Fear, Standing, & Speculation for Data Breach Victims

future injury must be "certainly impending" in order to have standing

Justice Alito's 2013 majority opinion in Clapper v. Amnesty Int'l clearly laid down the Court's view on standing based on fear of future harm:

"We hold that respondents lack Article III standing because they cannot demonstrate that the future injury they purportedly fear is certainly impending and because they cannot manufacture standing by incurring costs in anticipation of non-imminent harm." Clapper v. Amnesty Int'l Usa, 26–27 No. 11-1025. (U.S. Feb 26, 2013) (emphasis added).

Although Clapper involved facts that are very different than those in data breach cases--Clapper involved the Foreign Intelligence Surveillance Act--the Supreme Court made important points that apply to data breach victims seeking to obtain standing. After a data breach involving personally identifiable information, the affected individuals confront uncertainty and fear about the potential ways in which their personal information could be used fraudulently.

However, data breach victims may find it difficult to seek redress in the courts based on the longstanding principle of standing:

"To establish Article III standing, an injury must be "concrete, particularized, and actual or imminent; fairly traceable to the challenged action; and redressable by a favorable ruling." Clapper v. Amnesty Int'l Usa, 13 No. 11-1025. (U.S. Feb 26, 2013)

Specifically, in Clapper the Supreme Court reiterated that standing cannot be based on speculation of future actions: "We decline to abandon our usual reluctance to endorse standing theories that rest on speculation about the decisions of independent actors." Clapper v. Amnesty Int'l Usa, 18 No. 11-1025. (U.S. Feb 26, 2013). Further, any harm must be "certainly impending" not just "objectively reasonable" in order for a potential plaintiff to suffer an injury sufficient to obtain standing.Clapper v. Amnesty Int'l Usa, 13–14 No. 11-1025. (U.S. Feb 26, 2013)

Thus, as applied to data breach cases, the data thieves represent the "independent actors." Data breach victims often are left wondering how these independent actors will use their information.

In data breach cases before lower courts, many remain consistent with the Clapper holding and disallowed standing. For example, district courts have found that future harm cannot be a basis for standing: "The majority of courts dealing with data-breach cases post-Clapper have held that absent allegations of actual identity theft or other fraud, the increased risk of such harm alone is insufficient to satisfy Article III standing." In Re Zappos.com, Inc., 7 3:12-cv-00325-RCJ-VPC (D. Nev. Jun 01, 2015)

Specifically, incurring expenses after a data breach does not automatically qualify as a harm that would create standing: "Her assertion is one that claims injury for expenses incurred in anticipation of future harm, and is not sufficient for purposes of establishing Article III standing." Polanco v. Omnicell, Inc., 988 F.Supp.2d 451, 470–471 (D.N.J. 2013).

But some courts find standing, post-Clapper, despite the lack of misuse of stolen data if a plaintiff can show a "credible threat of harm:"

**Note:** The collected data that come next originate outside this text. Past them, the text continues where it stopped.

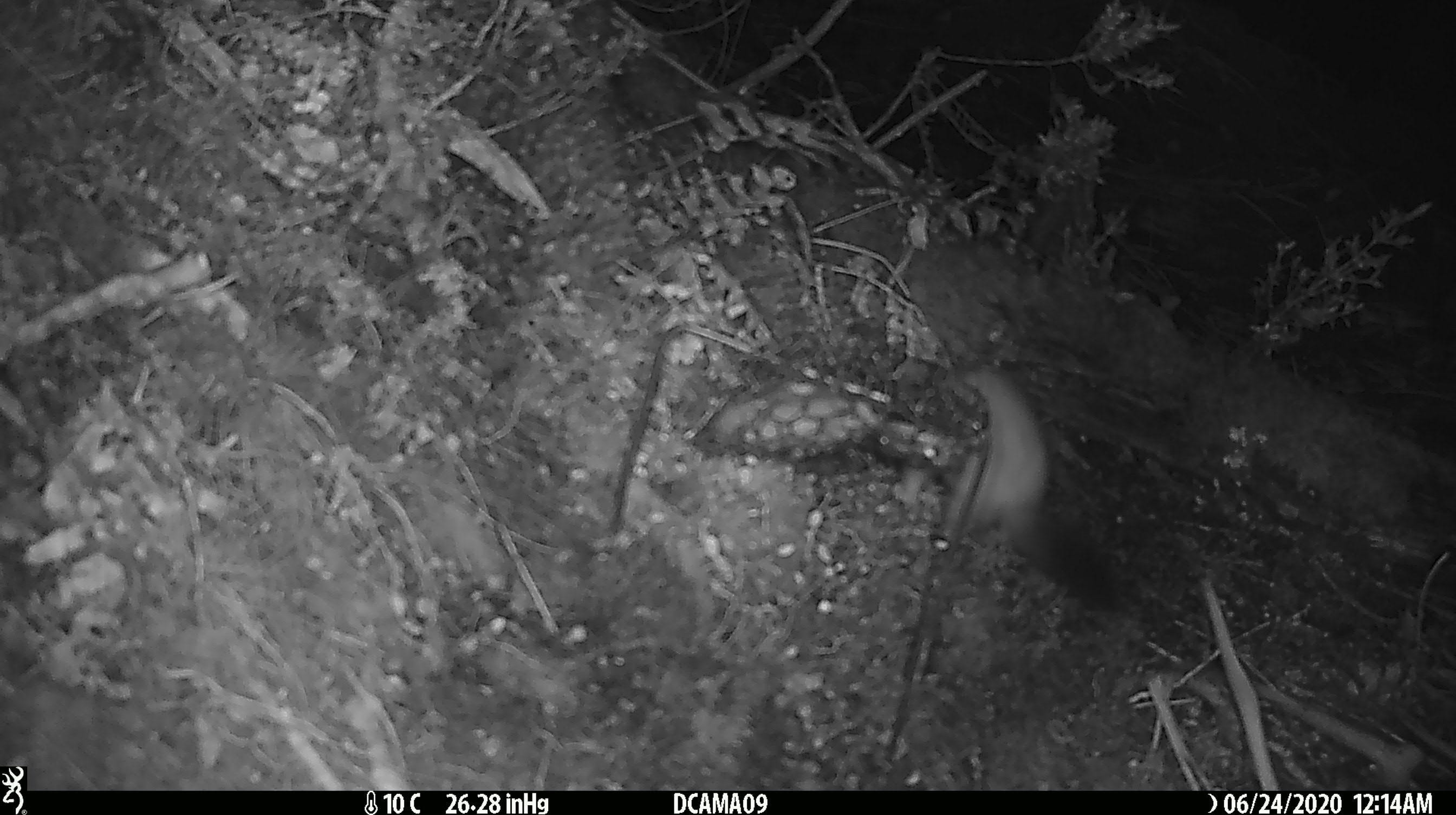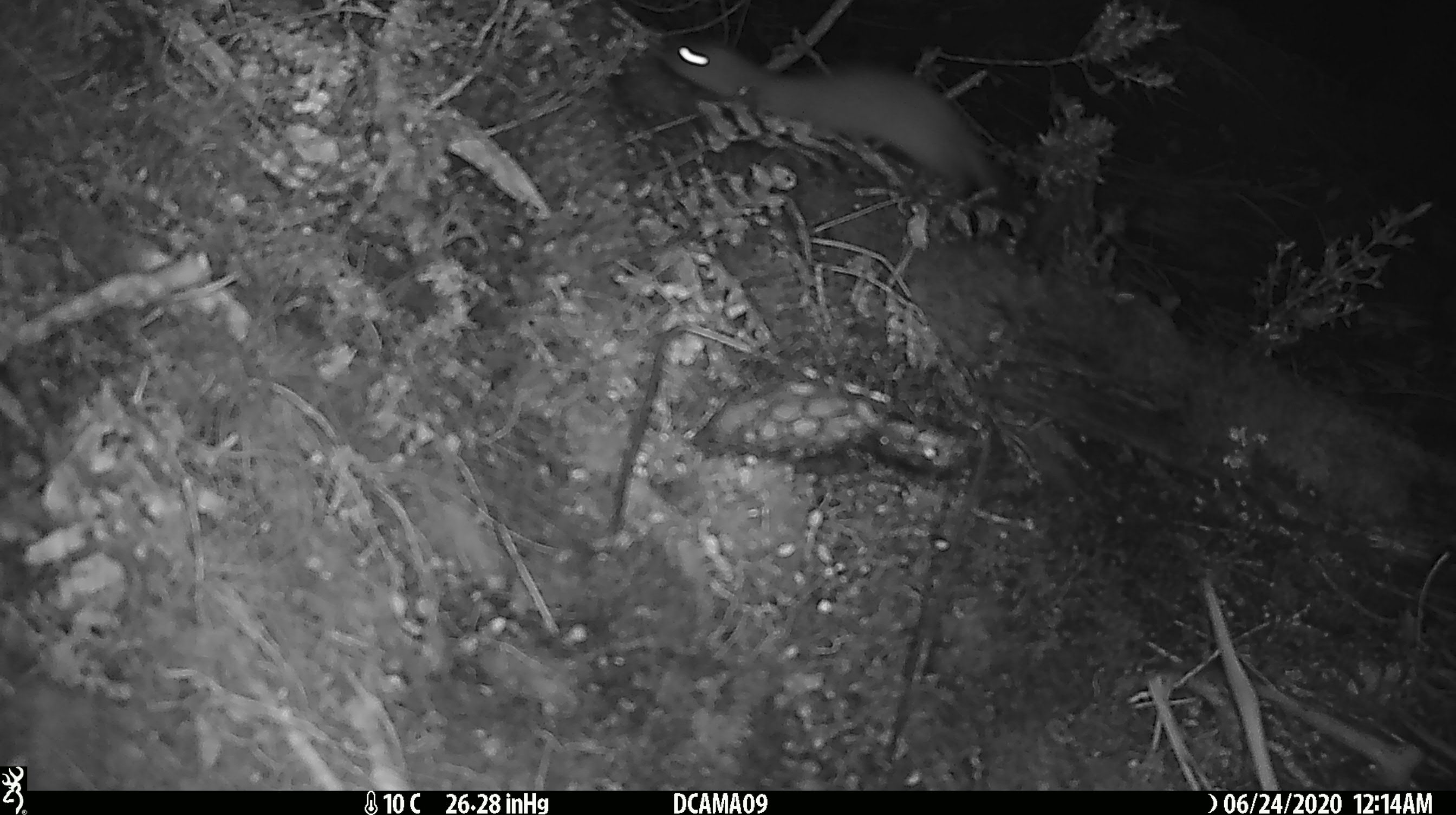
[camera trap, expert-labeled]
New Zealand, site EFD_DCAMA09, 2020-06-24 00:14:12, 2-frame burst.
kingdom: Animalia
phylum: Chordata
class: Mammalia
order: Carnivora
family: Mustelidae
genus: Mustela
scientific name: Mustela erminea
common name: stoat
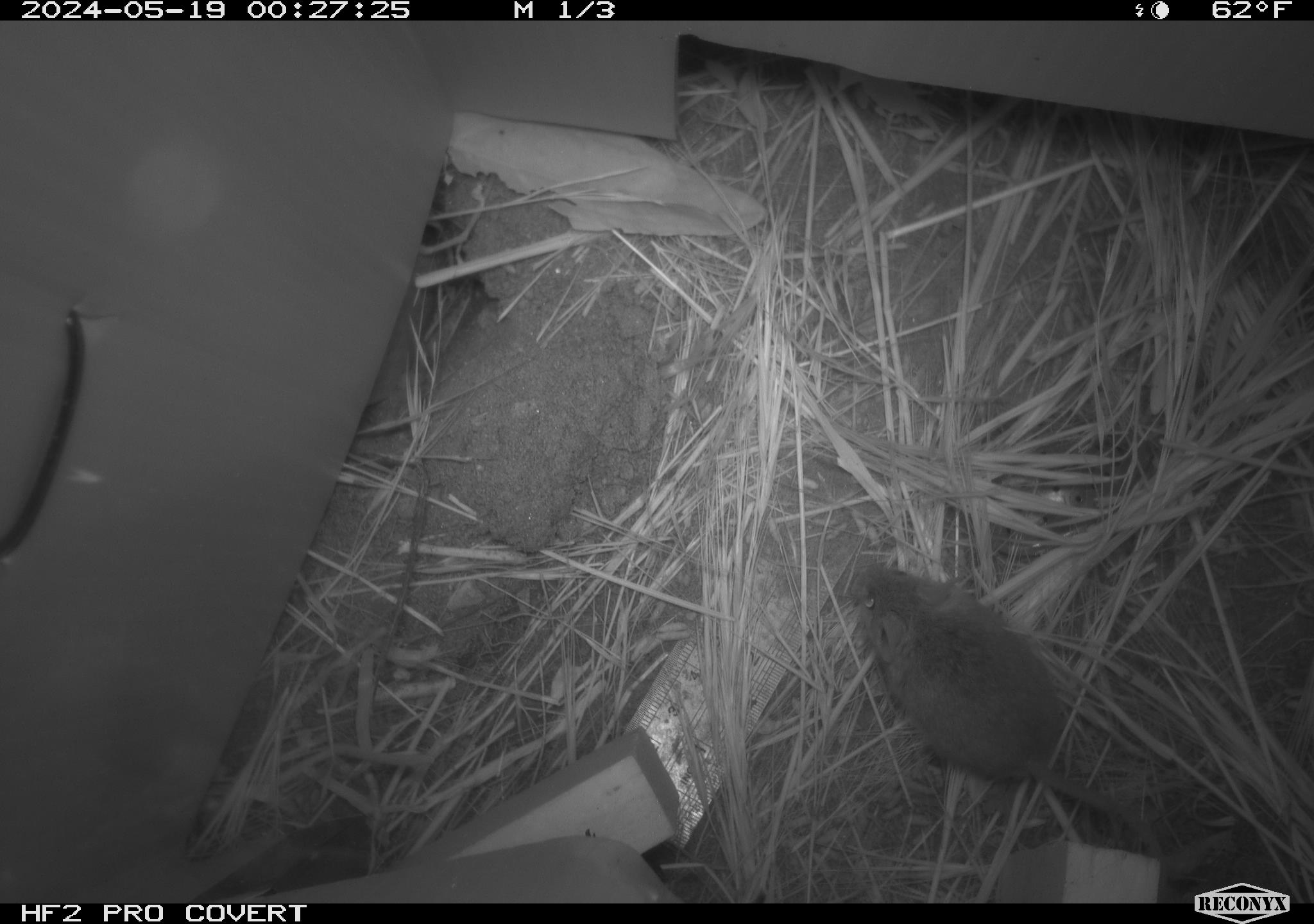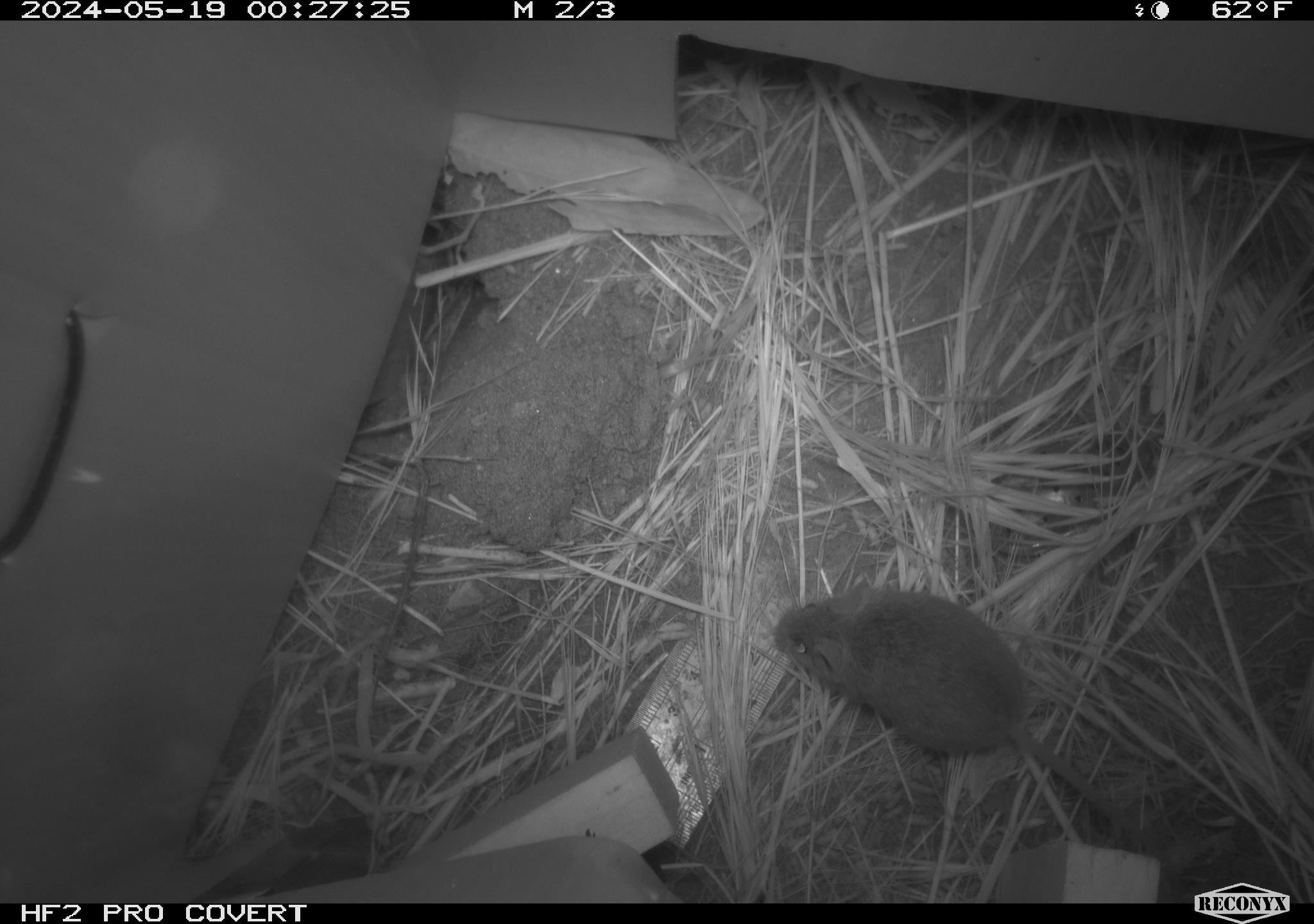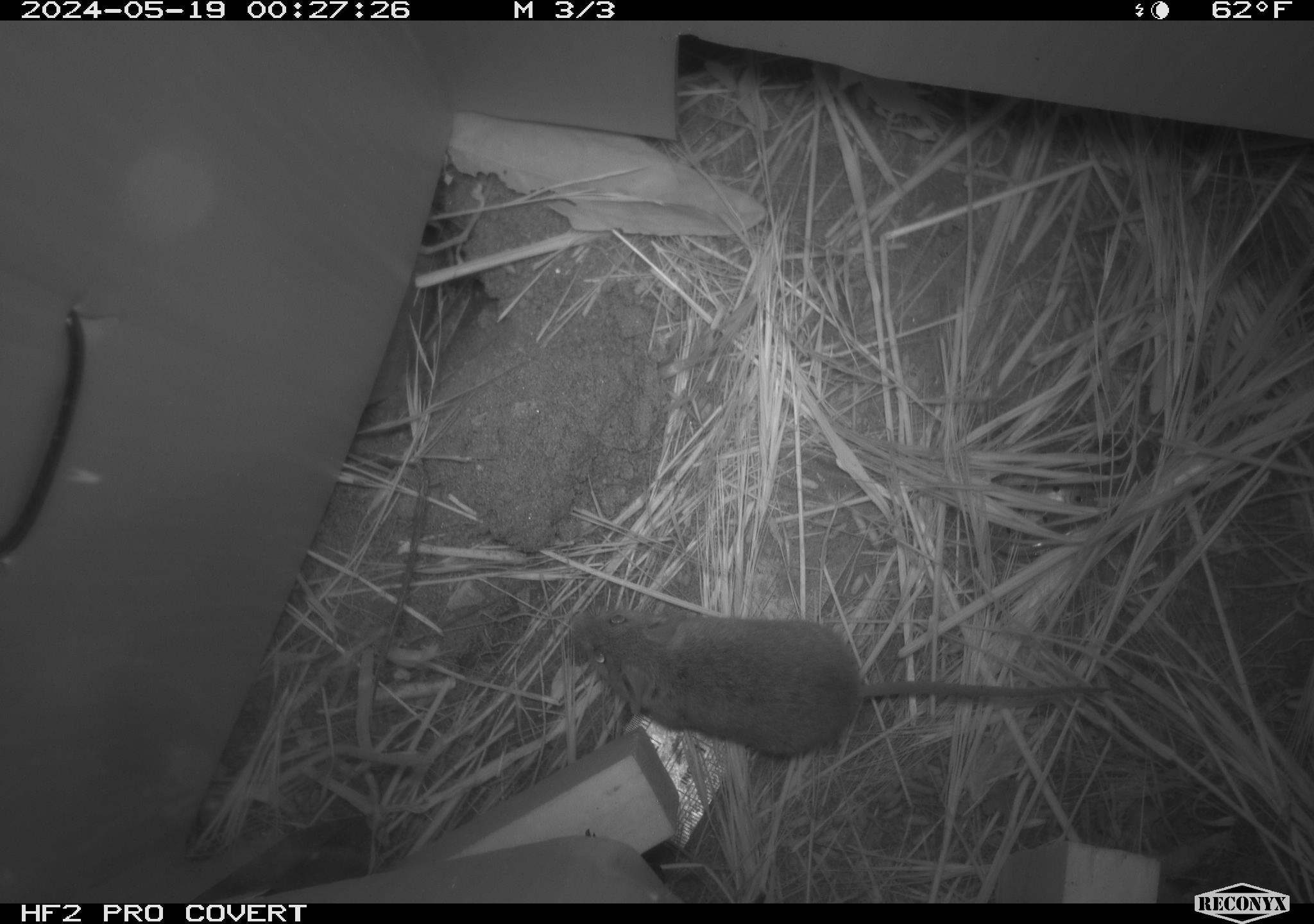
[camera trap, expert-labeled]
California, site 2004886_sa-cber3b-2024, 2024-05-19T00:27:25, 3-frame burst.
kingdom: Animalia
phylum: Chordata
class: Mammalia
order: Rodentia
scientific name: Rodentia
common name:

"Courts in the Ninth Circuit, however, have held the opposite [i.e. and allowed standing]. See In re Adobe Sys., Inc. Privacy Litig., ---F. Supp. 3d---, No. 13-cv-05226-LHK, 2014 WL 4379916, at *8 (N.D. Cal. Sept. 4, 2014) (finding standing where hacker "spent several weeks" in Adobe's servers collecting customers' information despite no allegations that the plaintiffs' data had been misused); In re Sony Gaming Networks & Customer Data Sec. Breach Litig., 996 F. Supp. 2d 942, 962 (S.D. Cal. 2014) (finding standing where the plaintiffs "alleged a 'credible threat' of impending harm" based on a data breach)." In Re Zappos.com, Inc., 9 3:12-cv-00325-RCJ-VPC (D. Nev. Jun 01, 2015)

As a consequence of the lingering uncertainty, there are a few questions that courts must answer. The questions include the following:

  • What exactly does "certainly impending" mean regarding potential harm after a data breach?
  • And when does an injury resulting from a data breach become "certainly impending?"
  • What facts must be plead in these types of cases in order to obtain standing?
  • Does the harm begin immediately upon the data theft? Or must a concrete fraudulent use of the data occur first?
  • How does time factor into the equation of determining when harm is "certainly impending?" One district court remarked that lengthy time after the breach without actual fraud is a factor that weighs against finding harm: "The years that have passed without Plaintiffs making a single allegation of theft or fraud demonstrate that the risk is not immediate." In Re Zappos.com, Inc., 14 3:12-cv-00325-RCJ-VPC (D. Nev. Jun 01, 2015)

Practically speaking, what is happening here is that a longstanding constitutional principle--standing--is being applied to modern, technology-based injuries that may occur from data breaches. And we may continue to see some varying answers to these questions given the specific facts of each data breach case, until the Supreme Court analyzes the issue and provides additional guidance for these cases.